Ambiti di intervento principali
- Formazione degli insegnanti su metodi e strumenti di intelligenza artificiale.
- Creazione di laboratori digitali e spazi per attività pratiche.
- Sviluppo di percorsi interdisciplinari che uniscano tecnologia ed etica.
- Attività pratiche e workshop per studenti di diverse fasce d’età.
Modalità di accesso ai fondi: il bando e i criteri
I fondi saranno assegnati tramite un bando rivolto agli istituti scolastici. Le scuole potranno presentare proposte progettuali per ottenere il finanziamento.
Chi può partecipare e come saranno valutati i progetti
- Istituti comprensivi, scuole secondarie e reti di scuole.
- Progetti con partenariati tra scuola, università e imprese tecnologiche.
- Proposte con piani formativi chiari e impatto misurabile.
- Valutazione basata su qualità didattica, sostenibilità e scala di impiego.
Tipologie di progetti ammissibili e attività finanziabili
Il programma finanzierà una varietà di iniziative per integrare l’AI nella didattica. Sono previsti percorsi teorici e pratici, strumenti didattici e infrastrutture digitali.
- Laboratori di programmazione e machine learning per studenti.
- Corsi di aggiornamento per docenti su etica e strumenti AI.
- Workshop su utilizzo responsabile delle tecnologie digitali.
- Acquisto di attrezzature e software per la didattica digitale.
Collaborazioni e rete tra istituzioni
Il piano promuove sinergie tra scuole, università e imprese del settore tech. Lo scopo è favorire trasferimento di competenze e co-progettazione di contenuti didattici.

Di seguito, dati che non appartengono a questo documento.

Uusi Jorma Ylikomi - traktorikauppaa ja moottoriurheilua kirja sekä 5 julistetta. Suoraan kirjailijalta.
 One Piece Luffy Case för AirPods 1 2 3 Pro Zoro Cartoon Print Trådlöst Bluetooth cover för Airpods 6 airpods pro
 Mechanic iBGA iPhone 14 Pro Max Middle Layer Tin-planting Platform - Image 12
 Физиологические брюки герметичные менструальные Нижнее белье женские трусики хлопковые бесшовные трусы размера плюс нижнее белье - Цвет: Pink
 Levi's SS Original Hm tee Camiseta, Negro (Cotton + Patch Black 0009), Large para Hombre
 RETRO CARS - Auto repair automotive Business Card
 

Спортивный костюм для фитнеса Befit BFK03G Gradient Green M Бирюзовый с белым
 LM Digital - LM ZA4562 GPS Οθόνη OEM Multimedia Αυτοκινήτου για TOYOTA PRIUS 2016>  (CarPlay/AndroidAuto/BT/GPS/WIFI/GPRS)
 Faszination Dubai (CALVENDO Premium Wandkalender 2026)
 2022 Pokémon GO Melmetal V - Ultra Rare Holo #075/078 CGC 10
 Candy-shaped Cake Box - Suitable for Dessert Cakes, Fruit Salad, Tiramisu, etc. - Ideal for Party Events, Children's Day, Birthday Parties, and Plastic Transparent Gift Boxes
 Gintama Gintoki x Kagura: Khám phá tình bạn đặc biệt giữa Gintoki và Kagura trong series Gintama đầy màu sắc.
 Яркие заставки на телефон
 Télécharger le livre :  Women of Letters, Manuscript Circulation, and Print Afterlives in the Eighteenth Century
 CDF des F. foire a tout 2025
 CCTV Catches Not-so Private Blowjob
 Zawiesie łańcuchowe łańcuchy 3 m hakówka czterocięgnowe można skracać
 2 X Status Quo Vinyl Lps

Vantaggi delle partnership
- Accesso a competenze specialistiche e risorse tecnologiche.
- Opportunità di stage e percorsi formativi per studenti.
- Realizzazione di progetti pilota con impatto territoriale.
Impatto atteso sulla scuola italiana
Gli investimenti mirano a trasformare pratiche d’insegnamento e a preparare gli studenti a un mercato del lavoro più digitale. Si punta a sviluppare senso critico e competenze pratiche nell’uso dell’AI.
Risultati misurabili
- Aumento del numero di docenti formati su tecnologie emergenti.
- Maggiore diffusione di laboratori digitali nelle scuole.
- Progetti interdisciplinari che includano aspetti etici e sociali.